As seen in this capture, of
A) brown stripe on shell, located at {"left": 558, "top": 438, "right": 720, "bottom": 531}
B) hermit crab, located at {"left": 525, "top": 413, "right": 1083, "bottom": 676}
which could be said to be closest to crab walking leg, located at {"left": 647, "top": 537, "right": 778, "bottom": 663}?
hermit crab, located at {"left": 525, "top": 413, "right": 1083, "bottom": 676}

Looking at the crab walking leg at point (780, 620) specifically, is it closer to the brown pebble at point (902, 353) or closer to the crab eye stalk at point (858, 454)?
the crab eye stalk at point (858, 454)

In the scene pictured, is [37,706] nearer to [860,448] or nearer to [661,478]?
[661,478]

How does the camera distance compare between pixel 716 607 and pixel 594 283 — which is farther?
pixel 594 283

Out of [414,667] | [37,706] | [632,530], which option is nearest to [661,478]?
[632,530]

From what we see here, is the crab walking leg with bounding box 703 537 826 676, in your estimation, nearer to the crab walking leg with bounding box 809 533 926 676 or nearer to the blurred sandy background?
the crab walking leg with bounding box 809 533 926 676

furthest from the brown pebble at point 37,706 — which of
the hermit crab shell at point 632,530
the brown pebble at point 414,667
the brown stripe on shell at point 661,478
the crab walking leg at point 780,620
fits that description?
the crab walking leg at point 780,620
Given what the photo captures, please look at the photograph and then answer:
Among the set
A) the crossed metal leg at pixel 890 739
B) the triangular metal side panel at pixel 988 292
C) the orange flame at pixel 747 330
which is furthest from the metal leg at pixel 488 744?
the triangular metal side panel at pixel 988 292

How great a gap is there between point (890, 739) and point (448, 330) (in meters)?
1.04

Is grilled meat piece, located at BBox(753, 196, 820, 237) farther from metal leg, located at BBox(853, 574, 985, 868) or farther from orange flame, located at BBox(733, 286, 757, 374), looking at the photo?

^^^^

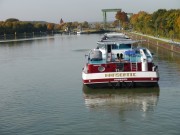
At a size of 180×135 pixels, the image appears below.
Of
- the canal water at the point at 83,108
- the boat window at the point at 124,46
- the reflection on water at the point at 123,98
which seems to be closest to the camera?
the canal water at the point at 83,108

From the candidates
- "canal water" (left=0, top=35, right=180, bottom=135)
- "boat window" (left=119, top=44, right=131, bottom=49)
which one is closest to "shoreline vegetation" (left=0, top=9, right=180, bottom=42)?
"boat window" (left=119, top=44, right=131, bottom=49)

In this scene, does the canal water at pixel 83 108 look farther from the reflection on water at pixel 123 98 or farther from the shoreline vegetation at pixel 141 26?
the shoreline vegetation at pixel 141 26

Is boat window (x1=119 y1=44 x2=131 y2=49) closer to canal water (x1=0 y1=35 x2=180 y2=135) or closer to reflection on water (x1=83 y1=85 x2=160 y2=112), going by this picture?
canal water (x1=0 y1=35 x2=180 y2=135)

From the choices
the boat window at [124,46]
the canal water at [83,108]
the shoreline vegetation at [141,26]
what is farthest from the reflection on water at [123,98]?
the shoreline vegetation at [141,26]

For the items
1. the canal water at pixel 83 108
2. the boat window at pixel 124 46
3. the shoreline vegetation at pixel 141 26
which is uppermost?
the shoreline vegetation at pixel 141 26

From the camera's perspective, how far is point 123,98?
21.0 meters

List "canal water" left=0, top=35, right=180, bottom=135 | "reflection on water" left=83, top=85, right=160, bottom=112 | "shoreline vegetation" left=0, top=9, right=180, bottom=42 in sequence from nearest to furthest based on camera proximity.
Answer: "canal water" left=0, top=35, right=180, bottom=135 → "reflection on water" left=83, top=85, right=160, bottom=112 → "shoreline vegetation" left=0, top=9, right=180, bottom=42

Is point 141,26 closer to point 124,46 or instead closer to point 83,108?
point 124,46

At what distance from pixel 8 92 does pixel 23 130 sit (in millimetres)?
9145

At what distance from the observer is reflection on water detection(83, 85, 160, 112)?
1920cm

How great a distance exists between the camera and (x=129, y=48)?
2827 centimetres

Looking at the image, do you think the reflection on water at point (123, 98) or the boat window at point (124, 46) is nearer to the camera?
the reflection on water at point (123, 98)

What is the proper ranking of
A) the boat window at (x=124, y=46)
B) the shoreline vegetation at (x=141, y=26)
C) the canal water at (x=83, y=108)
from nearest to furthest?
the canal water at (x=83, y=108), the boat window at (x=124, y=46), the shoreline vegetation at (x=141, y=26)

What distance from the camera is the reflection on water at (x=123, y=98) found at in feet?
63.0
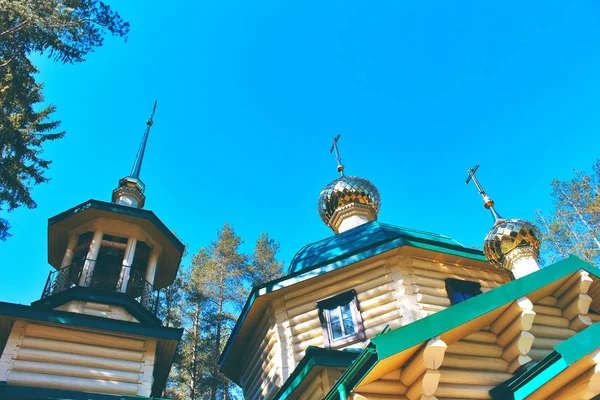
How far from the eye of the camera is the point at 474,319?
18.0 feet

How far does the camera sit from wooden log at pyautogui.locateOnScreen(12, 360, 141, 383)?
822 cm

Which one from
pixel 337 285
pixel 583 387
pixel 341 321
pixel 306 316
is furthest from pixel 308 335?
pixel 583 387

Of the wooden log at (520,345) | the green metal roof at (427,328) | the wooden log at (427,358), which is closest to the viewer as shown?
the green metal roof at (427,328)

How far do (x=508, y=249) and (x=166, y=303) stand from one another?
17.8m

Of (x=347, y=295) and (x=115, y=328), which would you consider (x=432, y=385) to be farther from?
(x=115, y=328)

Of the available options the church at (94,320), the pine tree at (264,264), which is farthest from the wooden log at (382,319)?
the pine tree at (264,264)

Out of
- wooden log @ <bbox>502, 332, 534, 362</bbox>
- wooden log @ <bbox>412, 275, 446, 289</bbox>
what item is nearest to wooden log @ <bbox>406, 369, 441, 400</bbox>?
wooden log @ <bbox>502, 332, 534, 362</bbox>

^^^^

EXERCISE PROMPT
Turn the stretch of the records from the line containing "As seen in this capture, of" through the line containing "which could be" into a numbered list, omitting any blank lines.

RESULT OF THE EXERCISE
1. As seen in this capture, of
2. A) brown stripe on shell, located at {"left": 558, "top": 438, "right": 720, "bottom": 531}
3. B) hermit crab, located at {"left": 525, "top": 413, "right": 1083, "bottom": 676}
4. which could be said to be closest to crab walking leg, located at {"left": 647, "top": 537, "right": 778, "bottom": 663}?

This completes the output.